Team wants 30-year old 'devil worship report' implemented

JavaScript is disabled!

Please enable JavaScript to read this content.

Rev Mutava Musyimi. [File, Standard]

The presidential task force on religious organisations wants a report commissioned 30 years ago to investigate the prevalence of devil worship in Kenya implemented.

In the recommendations now sitting in President William Ruto’s office, the task force chaired by Rev Mutava Musyimi said the report handed to former President Daniel arap Moi affirmed that the “the cult of devil worship existed” and that the target groups were youth and the poor.

The report was prepared by a Presidential Commission of Inquiry chaired by the late Catholic Archbishop Nicodemus Kirima. It was appointed as a committee on October 21, 1994, elevated into a Commission of Inquiry on March 1, 1995, and handed over its report in June 1995.

Musyimi’s taskforce now says some of the key recommendations of the Kirima report like the formation of a special police unit to investigate occult crimes, sensitization of the public and increased surveillance on learners are still relevant.

“Despite the Commission completing its task, and submitting its report to the President, the report was neither made public nor the recommendations therein implemented,” Mutava’s taskforce said.

The Devil Commission report had flagged Maria Aoko of Legio Maria, Elijah Masinde founder of ‘Dini ya Musambwa’, Reverend Moon of the Unification Church, Mary Akatsa of Jerusalem Church as some of Kenya’s cult leaders of the time.

It also fingered the Hare Krishna, The Moonies (Unification Church), The Church of God of Prophecy, The Church of the Living Word, Legio Maria, Jehovah’s Witnesses, Mormons, Freemasons and Theosophy as some of the “common cults” in Kenya.

“In Kenya, where egoistic tendencies seem to be prevalent, and where the disregard for moral principles is apparent, the majority, especially the youth and the less advantaged are easily attracted by an outpouring of attention and affection; the so-called love-bombing technique employed by the cult,” the report stated.

 Just like Mutava’s, the Kirima team said cultic tendencies are enhanced by sensory deprivation, extreme amounts of physical activity coupled with fatigue, severance of all ties with family and friends and the forsaking of all material possessions.

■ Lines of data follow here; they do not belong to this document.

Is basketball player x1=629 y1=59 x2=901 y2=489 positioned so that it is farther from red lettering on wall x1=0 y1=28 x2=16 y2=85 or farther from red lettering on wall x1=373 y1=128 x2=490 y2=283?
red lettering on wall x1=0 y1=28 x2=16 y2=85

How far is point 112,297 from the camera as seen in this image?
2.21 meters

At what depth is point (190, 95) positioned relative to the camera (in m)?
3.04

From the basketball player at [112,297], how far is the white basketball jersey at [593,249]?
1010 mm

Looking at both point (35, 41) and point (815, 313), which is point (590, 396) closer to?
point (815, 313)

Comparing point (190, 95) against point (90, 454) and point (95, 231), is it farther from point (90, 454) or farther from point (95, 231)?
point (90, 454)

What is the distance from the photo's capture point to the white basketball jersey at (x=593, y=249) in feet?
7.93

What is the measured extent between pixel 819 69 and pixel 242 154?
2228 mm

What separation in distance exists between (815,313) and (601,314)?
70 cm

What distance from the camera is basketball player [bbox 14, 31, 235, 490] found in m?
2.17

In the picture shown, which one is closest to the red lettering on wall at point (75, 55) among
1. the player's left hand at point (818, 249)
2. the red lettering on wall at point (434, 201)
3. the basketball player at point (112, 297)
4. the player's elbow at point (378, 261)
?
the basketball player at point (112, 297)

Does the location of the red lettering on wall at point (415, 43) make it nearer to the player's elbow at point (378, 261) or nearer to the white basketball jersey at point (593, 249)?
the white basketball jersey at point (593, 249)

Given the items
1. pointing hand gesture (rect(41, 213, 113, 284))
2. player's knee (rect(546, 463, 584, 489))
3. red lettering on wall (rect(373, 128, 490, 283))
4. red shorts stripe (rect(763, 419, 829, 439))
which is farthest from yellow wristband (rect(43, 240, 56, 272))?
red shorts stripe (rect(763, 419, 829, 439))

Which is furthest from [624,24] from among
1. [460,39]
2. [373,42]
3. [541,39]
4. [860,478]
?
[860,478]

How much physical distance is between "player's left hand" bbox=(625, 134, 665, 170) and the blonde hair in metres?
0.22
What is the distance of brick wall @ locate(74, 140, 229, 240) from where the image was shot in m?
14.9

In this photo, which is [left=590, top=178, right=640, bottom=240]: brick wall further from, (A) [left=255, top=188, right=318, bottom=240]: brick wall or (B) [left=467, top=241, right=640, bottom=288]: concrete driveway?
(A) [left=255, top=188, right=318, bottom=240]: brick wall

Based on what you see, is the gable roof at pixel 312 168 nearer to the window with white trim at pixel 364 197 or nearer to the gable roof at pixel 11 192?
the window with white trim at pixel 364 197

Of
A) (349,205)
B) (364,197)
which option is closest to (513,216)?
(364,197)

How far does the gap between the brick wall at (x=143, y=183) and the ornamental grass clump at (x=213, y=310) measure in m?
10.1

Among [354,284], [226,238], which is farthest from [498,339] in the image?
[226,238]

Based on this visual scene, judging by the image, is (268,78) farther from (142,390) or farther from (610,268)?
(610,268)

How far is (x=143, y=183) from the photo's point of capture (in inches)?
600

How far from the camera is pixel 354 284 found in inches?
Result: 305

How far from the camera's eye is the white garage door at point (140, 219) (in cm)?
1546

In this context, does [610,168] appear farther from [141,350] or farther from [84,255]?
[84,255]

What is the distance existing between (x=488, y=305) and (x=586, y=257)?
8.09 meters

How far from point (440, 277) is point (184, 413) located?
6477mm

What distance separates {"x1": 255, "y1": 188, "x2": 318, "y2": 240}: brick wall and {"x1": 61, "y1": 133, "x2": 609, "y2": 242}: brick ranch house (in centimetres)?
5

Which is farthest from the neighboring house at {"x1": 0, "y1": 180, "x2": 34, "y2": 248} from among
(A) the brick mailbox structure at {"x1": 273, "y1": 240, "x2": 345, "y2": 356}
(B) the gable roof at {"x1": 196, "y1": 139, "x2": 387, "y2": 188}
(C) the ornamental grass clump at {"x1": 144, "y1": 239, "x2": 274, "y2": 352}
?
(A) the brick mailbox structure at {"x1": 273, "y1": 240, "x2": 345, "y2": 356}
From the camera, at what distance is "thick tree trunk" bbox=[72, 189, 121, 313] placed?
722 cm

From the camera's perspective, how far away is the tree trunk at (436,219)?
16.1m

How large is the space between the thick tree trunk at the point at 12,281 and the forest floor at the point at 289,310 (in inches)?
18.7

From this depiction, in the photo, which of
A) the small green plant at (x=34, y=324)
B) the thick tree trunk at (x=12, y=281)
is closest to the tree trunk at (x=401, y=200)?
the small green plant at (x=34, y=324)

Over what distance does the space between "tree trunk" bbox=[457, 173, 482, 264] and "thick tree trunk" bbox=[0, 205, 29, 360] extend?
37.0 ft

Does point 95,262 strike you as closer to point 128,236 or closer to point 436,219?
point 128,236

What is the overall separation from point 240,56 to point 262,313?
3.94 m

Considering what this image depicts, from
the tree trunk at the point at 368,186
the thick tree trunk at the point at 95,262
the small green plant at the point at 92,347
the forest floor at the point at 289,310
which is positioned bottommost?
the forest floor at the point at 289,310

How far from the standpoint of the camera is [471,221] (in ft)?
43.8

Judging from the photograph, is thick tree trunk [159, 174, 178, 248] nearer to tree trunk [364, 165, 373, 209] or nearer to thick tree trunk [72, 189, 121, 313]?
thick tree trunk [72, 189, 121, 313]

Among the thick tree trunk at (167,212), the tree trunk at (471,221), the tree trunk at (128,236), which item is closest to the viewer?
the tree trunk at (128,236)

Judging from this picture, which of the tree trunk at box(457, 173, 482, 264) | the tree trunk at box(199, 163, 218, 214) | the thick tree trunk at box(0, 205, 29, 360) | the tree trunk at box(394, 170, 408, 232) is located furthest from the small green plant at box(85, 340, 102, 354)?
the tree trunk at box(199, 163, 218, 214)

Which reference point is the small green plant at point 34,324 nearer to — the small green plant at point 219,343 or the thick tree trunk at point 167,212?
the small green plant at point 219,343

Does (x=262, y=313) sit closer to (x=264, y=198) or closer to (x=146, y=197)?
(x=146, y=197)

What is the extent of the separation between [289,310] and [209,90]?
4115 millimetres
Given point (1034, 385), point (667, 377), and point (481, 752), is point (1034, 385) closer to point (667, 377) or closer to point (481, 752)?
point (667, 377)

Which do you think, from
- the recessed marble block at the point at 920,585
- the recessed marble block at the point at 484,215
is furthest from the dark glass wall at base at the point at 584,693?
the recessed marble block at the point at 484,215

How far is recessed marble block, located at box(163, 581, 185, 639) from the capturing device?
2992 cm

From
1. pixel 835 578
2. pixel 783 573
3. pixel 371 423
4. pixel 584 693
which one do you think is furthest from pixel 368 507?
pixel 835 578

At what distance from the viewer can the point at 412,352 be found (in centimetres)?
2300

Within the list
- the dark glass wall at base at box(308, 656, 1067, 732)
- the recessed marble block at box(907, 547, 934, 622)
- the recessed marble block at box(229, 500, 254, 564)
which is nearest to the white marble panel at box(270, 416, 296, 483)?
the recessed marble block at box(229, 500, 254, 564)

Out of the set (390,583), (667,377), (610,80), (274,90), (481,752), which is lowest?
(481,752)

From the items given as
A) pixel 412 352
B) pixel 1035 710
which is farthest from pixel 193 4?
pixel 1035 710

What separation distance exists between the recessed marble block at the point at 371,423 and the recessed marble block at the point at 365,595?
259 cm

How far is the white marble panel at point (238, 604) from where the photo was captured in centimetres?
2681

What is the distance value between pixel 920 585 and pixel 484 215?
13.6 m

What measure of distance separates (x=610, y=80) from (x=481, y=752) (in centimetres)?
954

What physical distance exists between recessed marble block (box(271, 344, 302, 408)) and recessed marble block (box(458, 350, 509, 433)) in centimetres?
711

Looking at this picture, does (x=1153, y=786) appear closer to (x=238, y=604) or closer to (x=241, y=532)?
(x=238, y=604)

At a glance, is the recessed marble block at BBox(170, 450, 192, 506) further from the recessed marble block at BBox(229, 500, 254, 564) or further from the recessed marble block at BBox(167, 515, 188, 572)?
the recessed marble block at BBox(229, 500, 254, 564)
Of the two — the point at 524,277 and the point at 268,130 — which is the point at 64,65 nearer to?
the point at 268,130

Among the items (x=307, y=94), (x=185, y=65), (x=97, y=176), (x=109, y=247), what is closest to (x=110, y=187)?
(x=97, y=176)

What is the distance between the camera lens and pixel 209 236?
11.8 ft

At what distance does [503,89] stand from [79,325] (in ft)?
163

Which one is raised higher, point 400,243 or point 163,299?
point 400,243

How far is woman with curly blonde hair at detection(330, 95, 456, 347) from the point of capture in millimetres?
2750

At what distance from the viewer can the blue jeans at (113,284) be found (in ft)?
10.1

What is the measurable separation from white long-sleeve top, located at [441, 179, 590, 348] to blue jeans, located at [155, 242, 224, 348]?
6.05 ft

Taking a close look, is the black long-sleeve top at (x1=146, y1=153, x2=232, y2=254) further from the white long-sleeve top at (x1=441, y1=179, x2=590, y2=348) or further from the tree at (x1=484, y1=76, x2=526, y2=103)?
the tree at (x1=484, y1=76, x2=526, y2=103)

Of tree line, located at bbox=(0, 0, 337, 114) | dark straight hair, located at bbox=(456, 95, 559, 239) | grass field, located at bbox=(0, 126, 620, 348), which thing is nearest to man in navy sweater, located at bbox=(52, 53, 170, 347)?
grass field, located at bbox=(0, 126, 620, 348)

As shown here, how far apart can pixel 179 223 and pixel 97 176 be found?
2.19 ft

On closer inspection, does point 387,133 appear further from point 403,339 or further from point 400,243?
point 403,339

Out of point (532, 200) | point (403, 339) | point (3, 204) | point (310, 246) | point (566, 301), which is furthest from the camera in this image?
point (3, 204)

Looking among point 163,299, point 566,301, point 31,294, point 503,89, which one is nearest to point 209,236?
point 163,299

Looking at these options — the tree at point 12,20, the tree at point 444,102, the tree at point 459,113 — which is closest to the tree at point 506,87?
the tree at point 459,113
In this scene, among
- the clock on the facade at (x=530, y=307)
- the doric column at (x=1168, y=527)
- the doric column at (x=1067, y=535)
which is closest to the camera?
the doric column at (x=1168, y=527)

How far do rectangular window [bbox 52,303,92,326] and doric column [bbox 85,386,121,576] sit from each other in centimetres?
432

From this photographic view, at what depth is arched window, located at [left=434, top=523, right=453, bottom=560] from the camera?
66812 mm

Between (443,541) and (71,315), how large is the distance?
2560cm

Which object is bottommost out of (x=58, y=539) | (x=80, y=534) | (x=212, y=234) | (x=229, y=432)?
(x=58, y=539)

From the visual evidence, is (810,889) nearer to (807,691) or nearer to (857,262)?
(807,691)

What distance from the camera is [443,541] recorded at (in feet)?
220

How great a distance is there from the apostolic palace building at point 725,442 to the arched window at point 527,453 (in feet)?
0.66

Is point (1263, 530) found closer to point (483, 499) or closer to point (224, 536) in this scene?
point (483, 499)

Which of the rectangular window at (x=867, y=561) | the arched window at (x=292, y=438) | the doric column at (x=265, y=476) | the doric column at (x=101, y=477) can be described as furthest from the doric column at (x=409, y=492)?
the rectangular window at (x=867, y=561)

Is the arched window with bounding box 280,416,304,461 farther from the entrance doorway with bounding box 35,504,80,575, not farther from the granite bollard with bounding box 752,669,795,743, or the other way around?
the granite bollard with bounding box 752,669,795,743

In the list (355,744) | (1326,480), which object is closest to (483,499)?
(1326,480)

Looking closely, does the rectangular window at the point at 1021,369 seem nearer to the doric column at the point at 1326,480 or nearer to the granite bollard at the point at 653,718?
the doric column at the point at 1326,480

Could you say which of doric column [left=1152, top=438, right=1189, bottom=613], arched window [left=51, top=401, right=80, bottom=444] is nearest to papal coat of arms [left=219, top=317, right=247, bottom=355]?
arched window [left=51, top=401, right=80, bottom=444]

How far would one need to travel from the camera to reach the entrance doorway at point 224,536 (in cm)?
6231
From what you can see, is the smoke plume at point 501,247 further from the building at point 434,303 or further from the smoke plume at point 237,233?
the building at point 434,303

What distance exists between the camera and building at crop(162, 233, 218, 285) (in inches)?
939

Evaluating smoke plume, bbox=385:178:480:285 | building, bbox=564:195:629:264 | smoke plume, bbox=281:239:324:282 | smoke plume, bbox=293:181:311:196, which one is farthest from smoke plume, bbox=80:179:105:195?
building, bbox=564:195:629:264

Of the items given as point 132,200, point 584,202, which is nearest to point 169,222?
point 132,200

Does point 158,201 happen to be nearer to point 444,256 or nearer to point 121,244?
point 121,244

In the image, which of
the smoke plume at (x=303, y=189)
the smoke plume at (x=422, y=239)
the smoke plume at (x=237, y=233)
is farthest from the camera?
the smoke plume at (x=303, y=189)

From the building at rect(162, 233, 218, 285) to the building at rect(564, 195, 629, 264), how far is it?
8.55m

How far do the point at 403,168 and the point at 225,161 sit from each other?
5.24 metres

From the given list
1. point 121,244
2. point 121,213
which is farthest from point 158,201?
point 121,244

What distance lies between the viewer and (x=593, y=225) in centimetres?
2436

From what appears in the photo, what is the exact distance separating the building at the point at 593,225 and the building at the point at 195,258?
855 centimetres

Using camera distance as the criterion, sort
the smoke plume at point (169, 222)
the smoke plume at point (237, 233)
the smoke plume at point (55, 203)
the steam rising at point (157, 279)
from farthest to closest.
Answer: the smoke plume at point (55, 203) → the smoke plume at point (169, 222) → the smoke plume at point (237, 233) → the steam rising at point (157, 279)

“In a short time, the recruit becomes emotionally and spiritually dependent on the cult for decisions, direction and even the physical necessities of life. Finally, his mind ‘snaps’ and the sudden, drastic alteration of personality in all its many forms takes place,” the report said.

In a detailed discussion, the Kirima Commission ranked satanic cults prevalent in Kenya at the time in four different groups; the traditional ones, organised religious, self-styled and occult ones.

The traditional Satanists included “very influential people in the society such as politicians, military leaders, professionals, such as medical doctors, educators, and wealthy business people.”

The self-styled ones, or the “dabbles” are largely the youth who tended to appreciate anything that proved to be different from what was taken to be normal values. The Commission cited the celebration of Halloween, tattooing of bodies, back-masking music, popularity of reggae, rock and roll music, matatu culture and Rastafarian influence as some of the evidence of satanic worship.

In the accounts reproduced in the report, satanic cult recruits confessed to drinking human blood, eating human flesh, astral travelling and nude worshipping. Testimonies were given to the effect that the Freemasons had underground factories.

Rev Mutava’s taskforce wants not only the Devil Worship Commission report fully implemented, but also two other subsequent national reports touching on religion. These are the Report of the Committee to Review the Societies Act and the recent report on the Presidential Working Party on Education Reforms.